Two minutes later, a cheer goes up as we inch forward, hit walking pace and eventually break into a trot. We finally begin to run, and cross the starting line with 6min 14sec already on the clock.

I felt tired after a mile or so, which came as no surprise from my training, but soon settled into a rhythm, cruising along with minimal effort, notching up the sub nine-minute mile needed to reach my four-hour target.

It felt good: a touch on the accelerator here, a slight break there. I fantasised about the Big Finish. Almost half-way, and I crossed Tower Bridge feeling slightly despondent because my family was nowhere to be seen (I later discovered they were in a multi-storey car park cheering me on). Still, I was feeling in control as we headed back east into the Docklands.

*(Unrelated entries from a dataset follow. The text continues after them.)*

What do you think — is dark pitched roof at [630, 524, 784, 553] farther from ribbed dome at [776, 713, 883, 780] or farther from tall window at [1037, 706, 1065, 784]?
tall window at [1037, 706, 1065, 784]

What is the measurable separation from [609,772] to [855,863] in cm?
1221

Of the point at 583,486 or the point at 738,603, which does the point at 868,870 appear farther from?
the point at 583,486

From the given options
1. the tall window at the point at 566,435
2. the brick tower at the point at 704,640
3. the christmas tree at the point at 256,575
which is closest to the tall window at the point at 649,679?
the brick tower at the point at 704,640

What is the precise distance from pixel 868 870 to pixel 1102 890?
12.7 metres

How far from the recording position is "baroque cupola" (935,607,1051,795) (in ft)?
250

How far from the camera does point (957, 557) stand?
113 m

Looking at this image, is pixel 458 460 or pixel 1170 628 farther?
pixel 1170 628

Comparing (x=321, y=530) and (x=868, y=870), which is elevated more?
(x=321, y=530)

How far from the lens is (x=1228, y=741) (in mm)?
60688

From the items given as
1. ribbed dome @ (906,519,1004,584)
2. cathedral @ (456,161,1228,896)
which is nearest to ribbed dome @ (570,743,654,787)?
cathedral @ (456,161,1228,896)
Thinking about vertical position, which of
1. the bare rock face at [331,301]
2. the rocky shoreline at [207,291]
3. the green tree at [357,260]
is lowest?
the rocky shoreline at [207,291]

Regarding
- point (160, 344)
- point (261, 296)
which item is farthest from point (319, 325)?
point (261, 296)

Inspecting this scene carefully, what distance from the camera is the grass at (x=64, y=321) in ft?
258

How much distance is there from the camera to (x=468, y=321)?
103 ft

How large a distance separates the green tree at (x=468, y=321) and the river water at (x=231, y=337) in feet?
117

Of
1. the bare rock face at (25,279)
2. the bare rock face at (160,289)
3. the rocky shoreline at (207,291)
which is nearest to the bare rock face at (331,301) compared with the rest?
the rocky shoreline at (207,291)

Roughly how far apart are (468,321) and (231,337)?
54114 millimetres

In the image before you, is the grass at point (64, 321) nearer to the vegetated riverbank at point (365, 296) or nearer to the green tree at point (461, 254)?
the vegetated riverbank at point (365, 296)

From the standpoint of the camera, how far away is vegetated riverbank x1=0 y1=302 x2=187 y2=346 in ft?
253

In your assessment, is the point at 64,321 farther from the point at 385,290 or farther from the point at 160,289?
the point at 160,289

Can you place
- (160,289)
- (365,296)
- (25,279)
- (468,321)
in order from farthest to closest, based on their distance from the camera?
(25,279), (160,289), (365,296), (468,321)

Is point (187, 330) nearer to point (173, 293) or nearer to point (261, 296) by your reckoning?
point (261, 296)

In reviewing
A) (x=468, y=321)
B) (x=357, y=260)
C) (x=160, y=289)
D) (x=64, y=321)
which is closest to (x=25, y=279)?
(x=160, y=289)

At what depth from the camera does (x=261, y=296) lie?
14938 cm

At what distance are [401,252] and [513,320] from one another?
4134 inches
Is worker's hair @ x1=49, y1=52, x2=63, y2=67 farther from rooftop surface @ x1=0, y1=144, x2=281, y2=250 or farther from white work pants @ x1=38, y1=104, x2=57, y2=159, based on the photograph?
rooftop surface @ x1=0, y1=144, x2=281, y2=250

I crossed the half-way mark on schedule, then, suddenly, it all went wrong. The news came through that Dionicio Ceron had won in 2hr 11min, so the race was over. I had lost. My mile-times got slower. I realised how slowly I was running - OK, shuffling - when it took five minutes to overtake a young couple out for a Sunday-afternoon stroll with their baby in a pram.

The pain was beginning to take control as we hobbled over the cobbles past the Tower of London. First I was overtaken by a man wearing a chicken suit; then by Fred Flintstone and Barney Rubble in matching leopardskin and brandishing clubs; then by a penguin with a big orange beak, and a red devil complete with tail.

Then a strange thing happened; with two miles to go I found myself accelerating. I was striding out, my legs no longer hurt - perhaps they were numb with fatigue. By now, most were walking or shuffling, and I was running past them. At the 80-metre marker I pressed on the accelerator again and, amazingly, there was more to give. I crossed the line, arms aloft, a few seconds behind the penguins.

Four hours and 33 minutes was the official time - that's 4:27 in my book. Will I do it again? I'm not sure; but Lausanne in October is looking attractive.